■ **INSTRUCTIONS FOR THE TASK**:
Copy from the arm64 patch discussion below the passage that starts at the words "On Thu, Mar" and stops after "built as modules).", with no changes.

■ **DOCUMENT EXCERPT**:
-- Opening Marker --

Re: [PATCH] Revert "arm64: Increase the max granular size"

From: Catalin Marinas
Date: Thu Mar 17 2016 - 14:37:25 EST

On Thu, Mar 17, 2016 at 11:07:00AM -0700, Andrew Pinski wrote:
> On 3/17/2016 7:27 AM, Catalin Marinas wrote:
> >On Wed, Mar 16, 2016 at 10:26:08AM -0500, Timur Tabi wrote:
> >>Catalin Marinas wrote:
> >>>Why do you need your own defconfig? If it's just on the short term until
> >>>all your code is upstream, that's fine, but this goes against the single
> >>>Image aim. I would like defconfig to cover all supported SoCs (and yes,
> >>>ACPI on by default once we deem it !EXPERT anymore), though at some
> >>>point we may need a server/mobile split (if the generated image is too
> >>>large, maybe more stuff being built as modules).
> >>Yes, that's exactly it. Ours is an ACPI system, and so we have to have our
> >>own defconfig for now. We're holding off on pushing our own defconfig
> >>changes (enabling drivers, etc) until ACPI is enabled in
> >>arch/arm64/configs/defconfig.
> >Is there anything that prevents you from providing a dtb/dts for this
> >SoC?
> Note ThunderX's SOC have customers where some are embedded users (uboot)
> and server users (UEFI). The cores always have 128 byte cacheline size. So
> please don't make this dependent on ACPI.

-- Closing Marker --

■ **LISTED ENTRIES**:

-- Opening Marker --

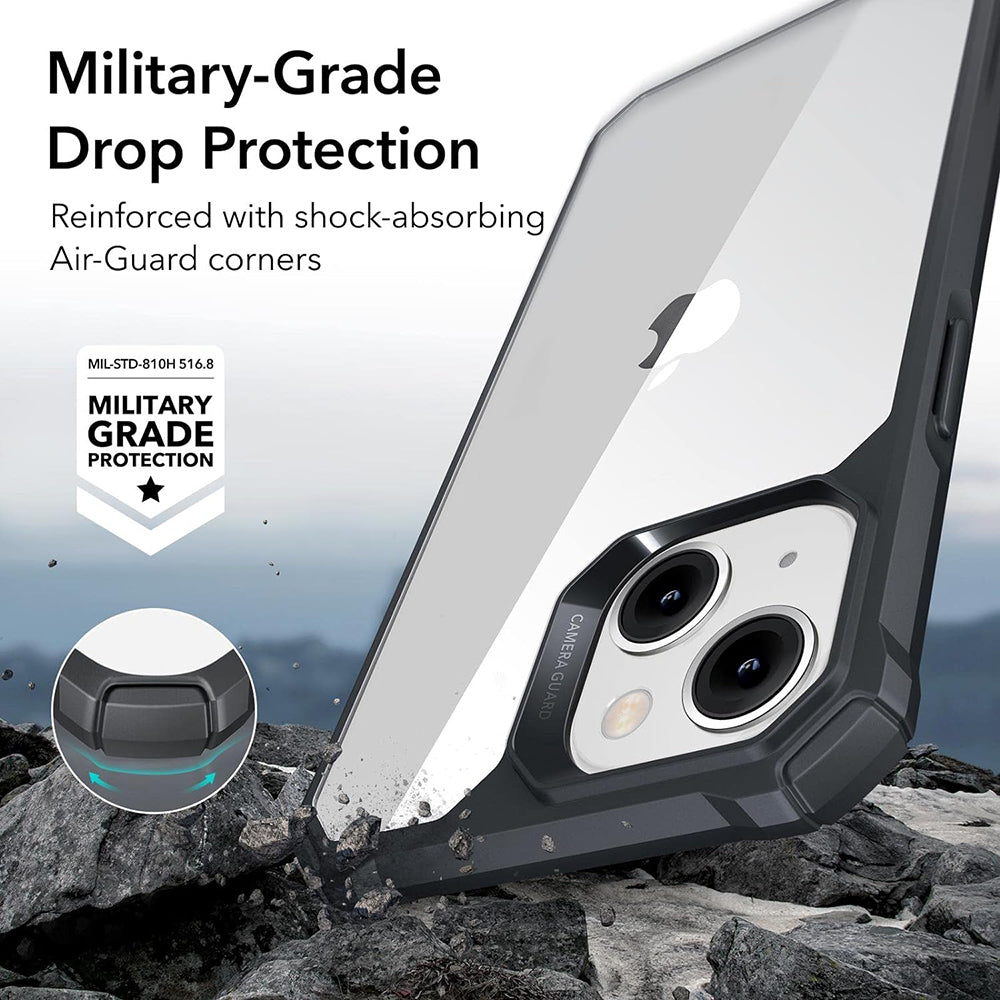 Husa pentru Apple iPhone 14 / 13, ESR, Air Armor, Neagra Transparenta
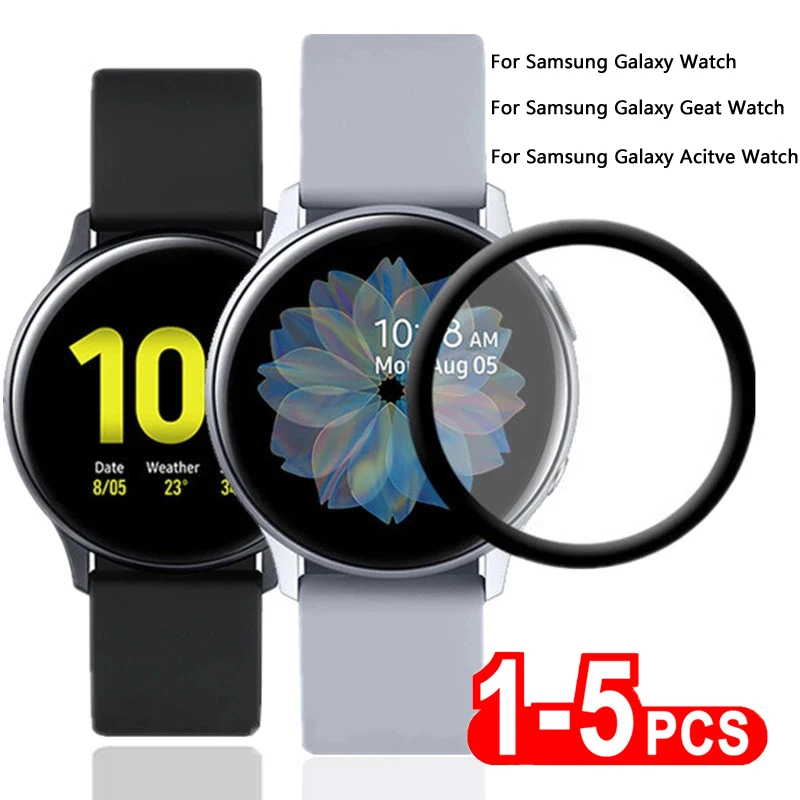 3D Round Edge HD Soft Glass film For Samsung Galaxy Watch 4 5 Pro 45mm Screen Protector for galaxy watch Active 4 2 40mm 44mm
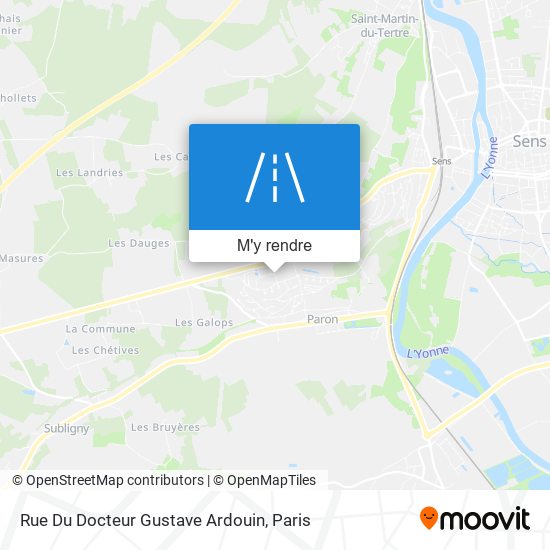 Rue Du Docteur Gustave Ardouin plan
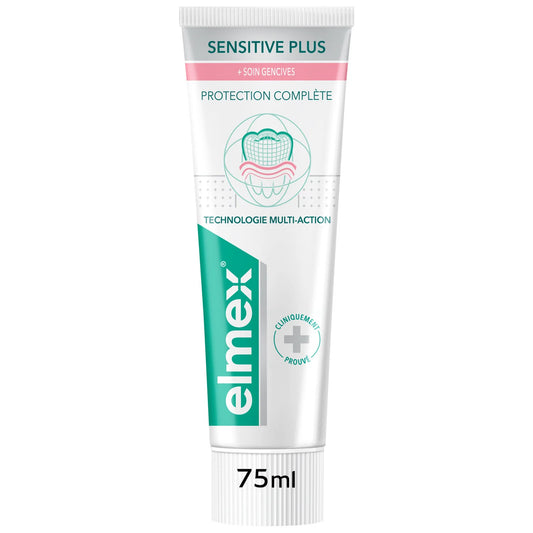 Dentifrice Sensitive Plus Protection Complète ELMEX le tube de 75mL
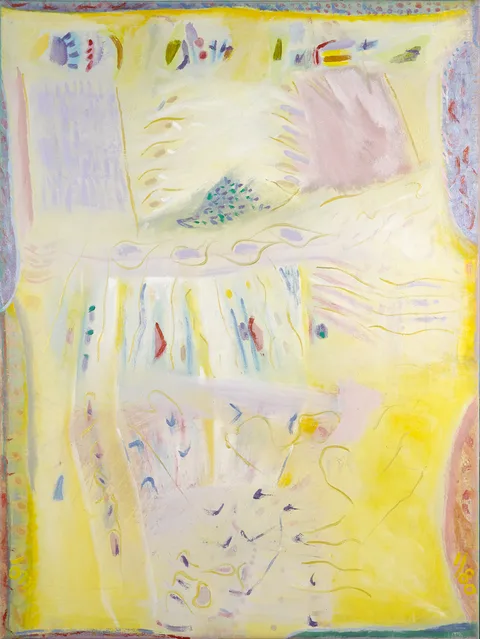 Tony O'Malley, MORNING FLIGHT, PARADISE ISLAND, BAHAMAS, 1980, acrylic on canvas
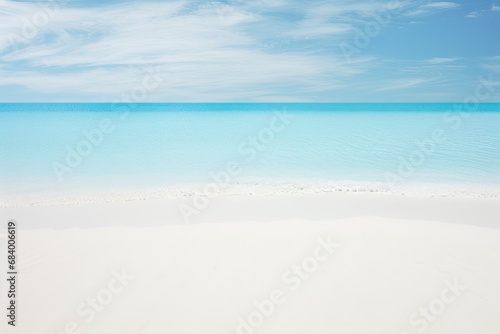 Discover Serenity: A Tropical Paradise with Crystal Clear Blue Waters and Pristine White Sands Generative AI © monsifdx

-- Closing Marker --

■ **RESPONSE TO THIS EXERCISE**:
On Thu, Mar 17, 2016 at 11:07:00AM -0700, Andrew Pinski wrote:
> On 3/17/2016 7:27 AM, Catalin Marinas wrote:
> >On Wed, Mar 16, 2016 at 10:26:08AM -0500, Timur Tabi wrote:
> >>Catalin Marinas wrote:
> >>>Why do you need your own defconfig? If it's just on the short term until
> >>>all your code is upstream, that's fine, but this goes against the single
> >>>Image aim. I would like defconfig to cover all supported SoCs (and yes,
> >>>ACPI on by default once we deem it !EXPERT anymore), though at some
> >>>point we may need a server/mobile split (if the generated image is too
> >>>large, maybe more stuff being built as modules).